*Brano del documento*:

=======

Dal punto di vista giuridico, il dipanarsi della crisi istituzionale ha in maniera massiccia interrogato il paese e l’opinione pubblica più vasta su alcuni dei nodi inerenti la forma Governo italiana. Il tema centrale pare essere la definizione dei limiti della discrezionalità presidenziale nell’applicazione della regola contenuta nel secondo comma dell’articolo 92 della Costituzione, cioè nell’aderire o – come in questo caso – nel respingere le indicazioni fattegli dal Presidente del Consiglio incaricato – e attraverso lui dai partiti della costituenda maggioranza – in ordine ai nominativi dei futuri ministri. Per intendere i contorni della vicenda, lo schema teorico più efficace e semplice è, probabilmente, la distinzione, ampiamente proposta in dottrina[i], tra indirizzo politico-governativo e indirizzo politico-costituzionale. In questa prospettiva, l’indirizzo politico governativo, il cui esercizio spetterebbe al complesso Governo-maggioranza parlamentare, consisterebbe nella definizione dei fini specifici cui sarebbero, poi, indirizzati gli atti dell’amministrazione e della legislazione. Quella scelta di fini sarebbe, tuttavia, solo limitatamente libera, dovendosi attuare nell’ambito dei principi, dei valori e delle finalità complessive imposte dalla Costituzione. Gli organi titolari di un potere di indirizzo politico-costituzionale – il Presidente della Repubblica e la Corte costituzionale – sarebbero, in questa ricostruzione, preposti ad un ruolo più o meno attivo affinché quei principi e quei valori siano vivificati nella concreta partica delle istituzioni e nella vita politica del paese, garantendo, tra l’altro, che l’indirizzo politico governativo non trascenda al di là delle finalità supreme della Carta. Nell’applicazione della regola di cui all’articolo 92, secondo comma, il Presidente della Repubblica eserciterebbe sicuramente un indirizzo politico-costituzionale.

La questione problematica di questa ricostruzione – ampiamente segnalata, anche al di là della crisi istituzionale di questi giorni[ii] – pare essere allora quella di individuare il confine sottile tra indirizzo politico-governativo e indirizzo politico-costituzionale: fino a che punto di dettaglio la Costituzione prescrive direttamente e da che punto in poi, invece, le forze politiche sono libere di determinare la loro linea contingente? Fino a che punto di specificità di determinazione dei fini politici la Costituzione deve essere soltanto meramente applicata e da che punto in poi può essere variamente attuata? Nel caso che ha agitato il dibattito politico di queste settimane, il Presidente della Repubblica si sarebbe rifiutato di nominare un ministro dell’economia euroscettico perché avrebbe ritenuto anche la semplice nomina in grado di mettere a rischio i principi della Carta costituzionale così come da lui interpretati: in questo caso il rispetto degli accordi internazionali, l’appartenenza alla UE, il pareggio di bilancio, la tutela del risparmio messo in pericolo da possibili manovre speculative sui mercati dei titoli pubblici e privati. La valutazione dell’afferenza di una vicenda di vita istituzionale all’ambito di manifestazione di esercizio di un potere di indirizzo politico governativo o costituzionale è probabilmente, fino al sollevamento di un conflitto di attribuzione avanti alla Corte costituzionale, frutto di una interpretazione della Carta costituzionale e insieme una valutazione politica del Presidente della Repubblica. Una valutazione, tuttavia, che non può essere effettuata a cuor leggero. Più si ritiene che l’impianto costituzionale vincoli in profondità il decisore politico, meno si ritiene la politica costituzionalmente legittimata a decidere: se i margini di attuazione discrezionale si riducono, più ampio diventa lo spazio per una mera applicazione della Carta, riducendo al minimo una discrezionale intermediazione del Parlamento e del Governo.

=======

[Record del dataset]
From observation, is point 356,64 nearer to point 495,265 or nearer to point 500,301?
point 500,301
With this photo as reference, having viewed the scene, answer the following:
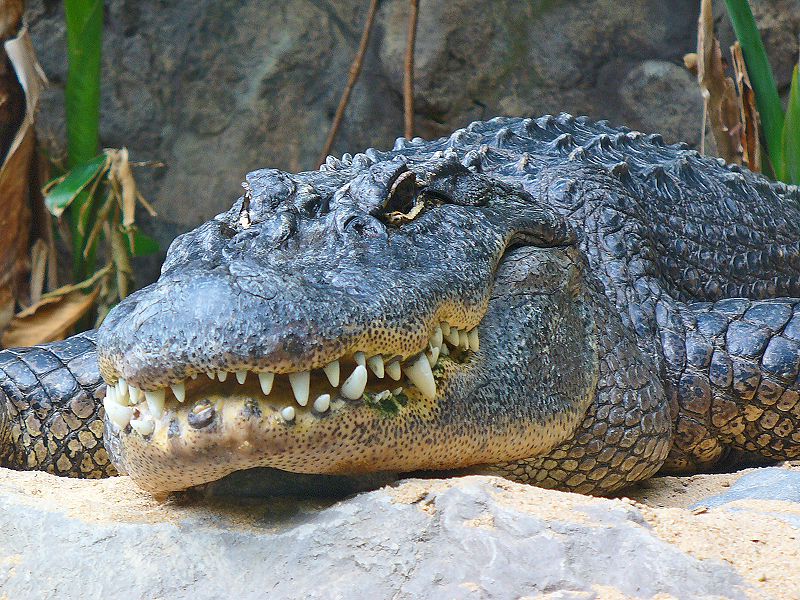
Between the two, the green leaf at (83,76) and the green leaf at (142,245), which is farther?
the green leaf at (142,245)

=======

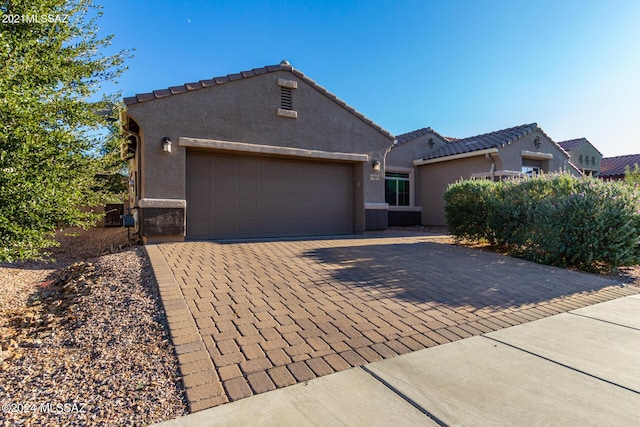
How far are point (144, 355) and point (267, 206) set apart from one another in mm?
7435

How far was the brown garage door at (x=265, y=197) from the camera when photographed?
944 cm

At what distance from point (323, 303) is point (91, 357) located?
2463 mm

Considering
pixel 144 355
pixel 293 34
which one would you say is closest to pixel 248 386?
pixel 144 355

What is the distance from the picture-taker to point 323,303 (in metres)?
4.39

=======

*Cosa fare*:
a – Secondo il brano, quali organi sono titolari di un potere di indirizzo politico-costituzionale?
b – Conta le righe dei record che contengono la stringa "leaf", distinguendo tra maiuscole e minuscole, e rispondi soltanto con il numero.

*Risposte per esercizio*:
a – Il Presidente della Repubblica e la Corte costituzionale.

b – 2